Saved data entries
*** Block opens ***
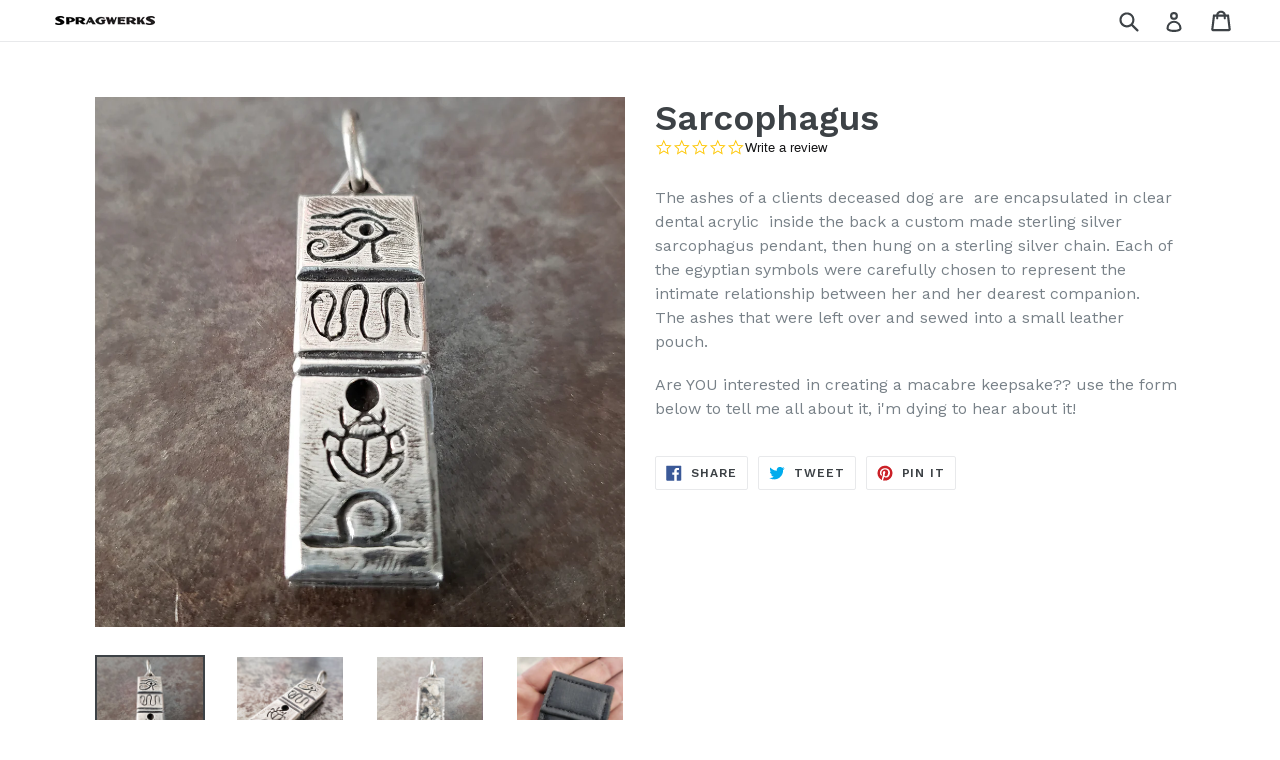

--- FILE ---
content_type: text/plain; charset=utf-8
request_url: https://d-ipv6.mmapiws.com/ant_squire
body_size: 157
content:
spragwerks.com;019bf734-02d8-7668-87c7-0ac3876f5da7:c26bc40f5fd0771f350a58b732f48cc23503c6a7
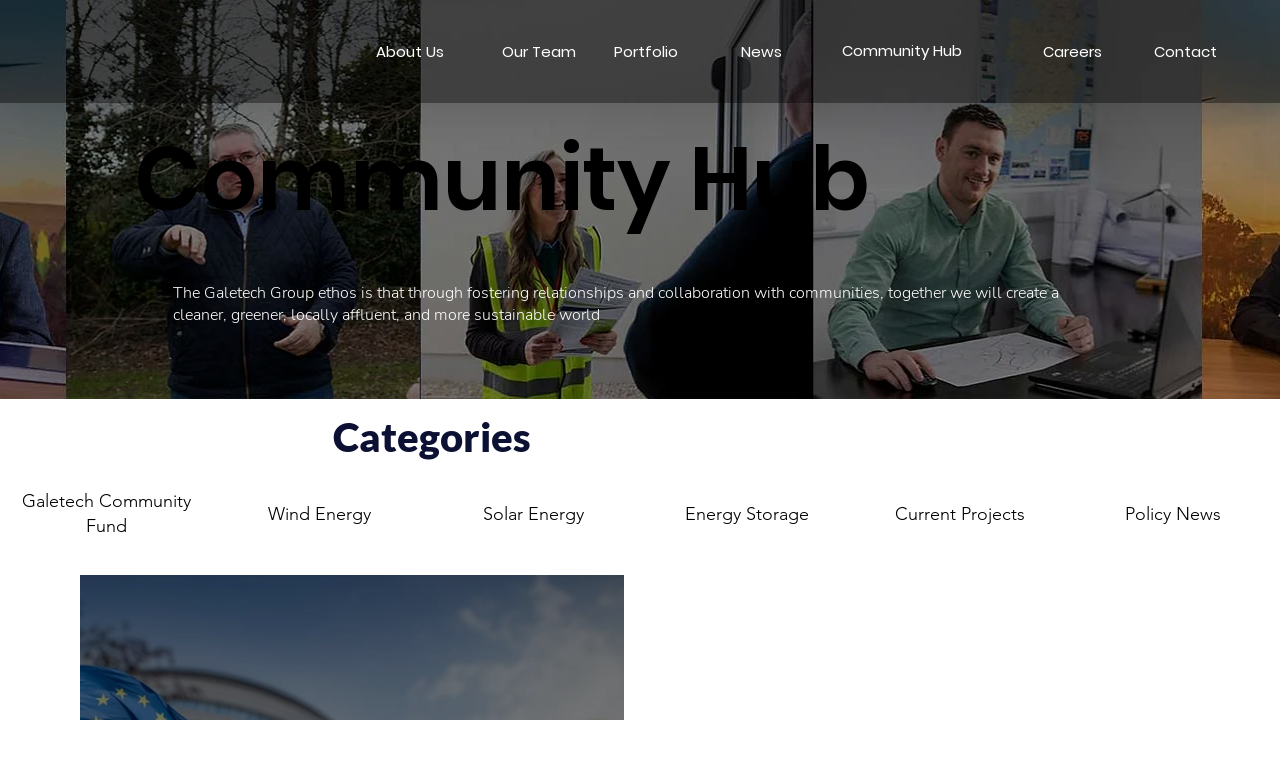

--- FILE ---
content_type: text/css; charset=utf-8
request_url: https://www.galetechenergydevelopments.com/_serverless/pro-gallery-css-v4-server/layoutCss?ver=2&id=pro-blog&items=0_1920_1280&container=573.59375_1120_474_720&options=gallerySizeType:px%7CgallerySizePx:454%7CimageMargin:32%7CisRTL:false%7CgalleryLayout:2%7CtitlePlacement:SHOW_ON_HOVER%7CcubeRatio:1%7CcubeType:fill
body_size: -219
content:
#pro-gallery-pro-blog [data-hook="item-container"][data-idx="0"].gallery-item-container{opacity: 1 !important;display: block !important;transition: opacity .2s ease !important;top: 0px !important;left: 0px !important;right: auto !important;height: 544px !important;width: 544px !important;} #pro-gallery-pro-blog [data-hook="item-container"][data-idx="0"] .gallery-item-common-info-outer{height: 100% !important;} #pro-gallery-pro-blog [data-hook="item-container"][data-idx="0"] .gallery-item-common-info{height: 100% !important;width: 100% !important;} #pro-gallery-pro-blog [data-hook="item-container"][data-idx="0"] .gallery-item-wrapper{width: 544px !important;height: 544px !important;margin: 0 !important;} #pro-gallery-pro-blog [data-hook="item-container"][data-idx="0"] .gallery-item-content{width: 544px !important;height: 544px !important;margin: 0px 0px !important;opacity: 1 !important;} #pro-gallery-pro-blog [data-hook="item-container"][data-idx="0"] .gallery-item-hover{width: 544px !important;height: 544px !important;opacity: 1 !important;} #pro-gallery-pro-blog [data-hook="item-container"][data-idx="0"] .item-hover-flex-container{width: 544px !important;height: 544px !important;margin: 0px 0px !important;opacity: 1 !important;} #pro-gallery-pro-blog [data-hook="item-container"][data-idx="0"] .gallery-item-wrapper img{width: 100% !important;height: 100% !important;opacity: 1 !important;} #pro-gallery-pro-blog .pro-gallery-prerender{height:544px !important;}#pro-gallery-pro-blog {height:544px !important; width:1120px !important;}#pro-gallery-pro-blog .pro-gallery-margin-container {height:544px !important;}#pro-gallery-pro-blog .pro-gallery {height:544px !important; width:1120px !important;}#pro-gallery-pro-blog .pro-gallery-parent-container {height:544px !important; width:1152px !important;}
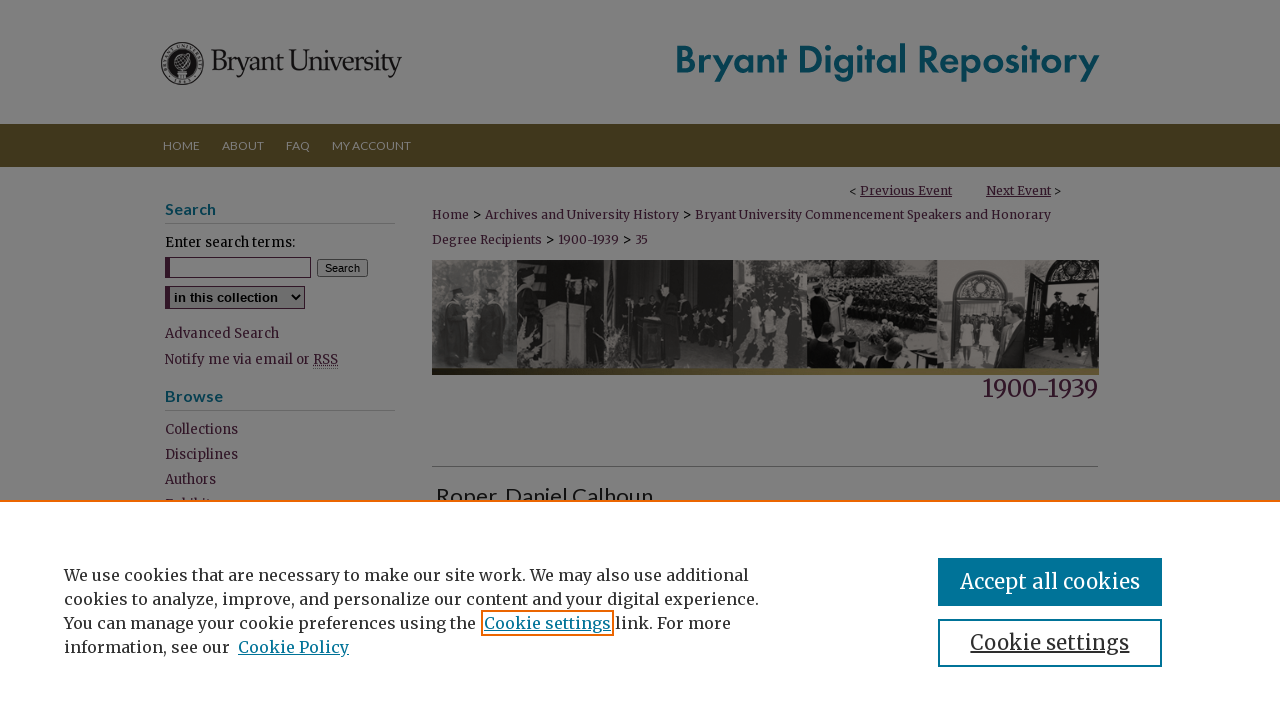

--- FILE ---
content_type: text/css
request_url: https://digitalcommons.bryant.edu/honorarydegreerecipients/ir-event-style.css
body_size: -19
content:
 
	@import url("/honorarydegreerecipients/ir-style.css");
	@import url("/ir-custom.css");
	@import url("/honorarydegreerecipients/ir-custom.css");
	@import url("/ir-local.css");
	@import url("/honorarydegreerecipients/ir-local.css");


*** Block closes ***
*** Block opens ***
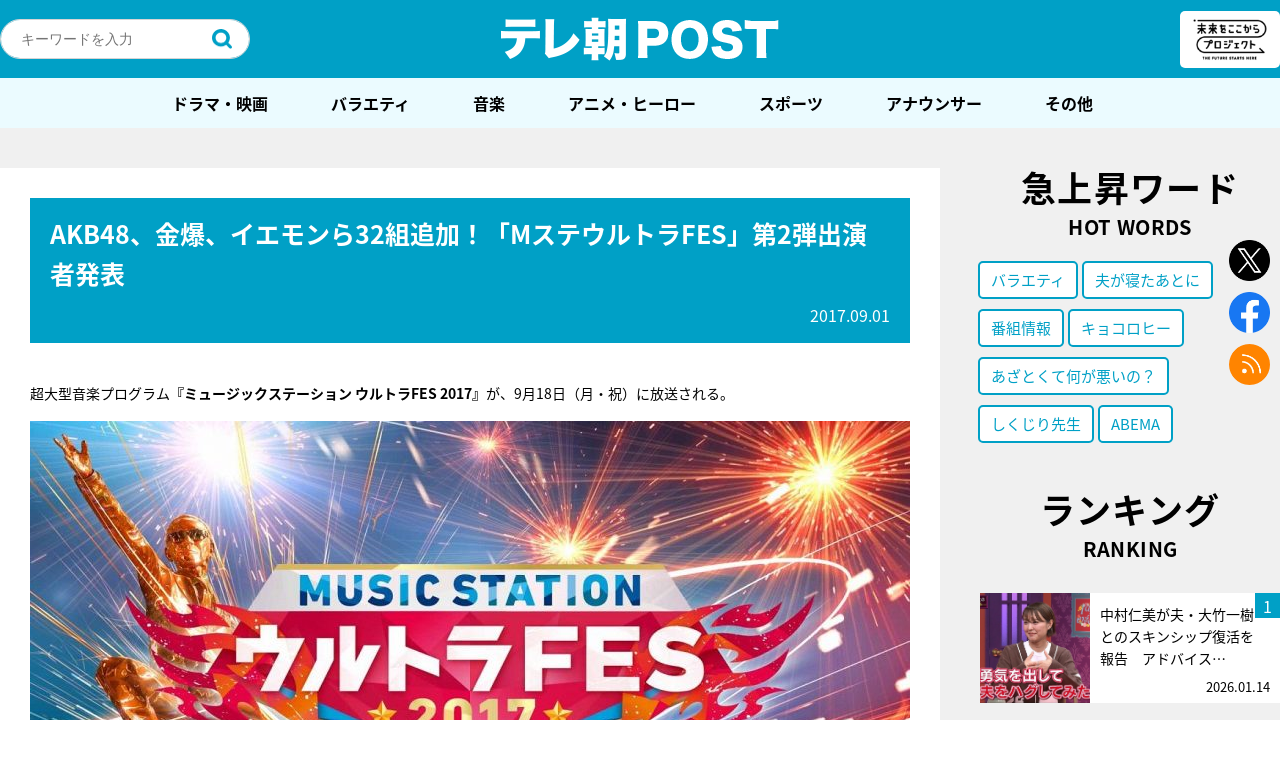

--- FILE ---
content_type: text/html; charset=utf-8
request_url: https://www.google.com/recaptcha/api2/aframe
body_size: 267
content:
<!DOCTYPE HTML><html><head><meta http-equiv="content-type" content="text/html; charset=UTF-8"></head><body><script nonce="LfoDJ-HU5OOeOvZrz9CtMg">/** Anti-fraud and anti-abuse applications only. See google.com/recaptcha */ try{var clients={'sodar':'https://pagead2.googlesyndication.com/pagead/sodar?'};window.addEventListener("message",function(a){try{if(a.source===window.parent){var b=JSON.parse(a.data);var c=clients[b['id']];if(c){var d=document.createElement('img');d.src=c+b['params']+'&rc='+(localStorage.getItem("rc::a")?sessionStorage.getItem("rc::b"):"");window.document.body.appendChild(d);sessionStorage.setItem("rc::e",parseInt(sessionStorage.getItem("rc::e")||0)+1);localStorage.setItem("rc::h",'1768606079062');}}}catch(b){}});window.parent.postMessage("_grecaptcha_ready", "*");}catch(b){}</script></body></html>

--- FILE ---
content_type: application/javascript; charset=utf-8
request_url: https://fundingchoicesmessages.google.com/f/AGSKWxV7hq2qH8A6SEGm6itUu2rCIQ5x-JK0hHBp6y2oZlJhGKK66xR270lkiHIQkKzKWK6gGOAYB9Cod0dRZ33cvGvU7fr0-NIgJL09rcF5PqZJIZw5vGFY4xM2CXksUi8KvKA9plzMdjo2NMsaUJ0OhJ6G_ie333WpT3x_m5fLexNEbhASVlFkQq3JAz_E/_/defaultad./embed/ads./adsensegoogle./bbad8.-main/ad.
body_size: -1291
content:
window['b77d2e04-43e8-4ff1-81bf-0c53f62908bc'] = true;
*** Block closes ***
#### Your objective:
Search the data above for the string "charset". Report every line where it is found.

#### Written solution:
content_type: text/plain; charset=utf-8
content_type: text/css; charset=utf-8
content_type: text/html; charset=utf-8
<!DOCTYPE HTML><html><head><meta http-equiv="content-type" content="text/html; charset=UTF-8"></head><body><script nonce="LfoDJ-HU5OOeOvZrz9CtMg">/** Anti-fraud and anti-abuse applications only. See google.com/recaptcha */ try{var clients={'sodar':'https://pagead2.googlesyndication.com/pagead/sodar?'};window.addEventListener("message",function(a){try{if(a.source===window.parent){var b=JSON.parse(a.data);var c=clients[b['id']];if(c){var d=document.createElement('img');d.src=c+b['params']+'&rc='+(localStorage.getItem("rc::a")?sessionStorage.getItem("rc::b"):"");window.document.body.appendChild(d);sessionStorage.setItem("rc::e",parseInt(sessionStorage.getItem("rc::e")||0)+1);localStorage.setItem("rc::h",'1768606079062');}}}catch(b){}});window.parent.postMessage("_grecaptcha_ready", "*");}catch(b){}</script></body></html>
content_type: application/javascript; charset=utf-8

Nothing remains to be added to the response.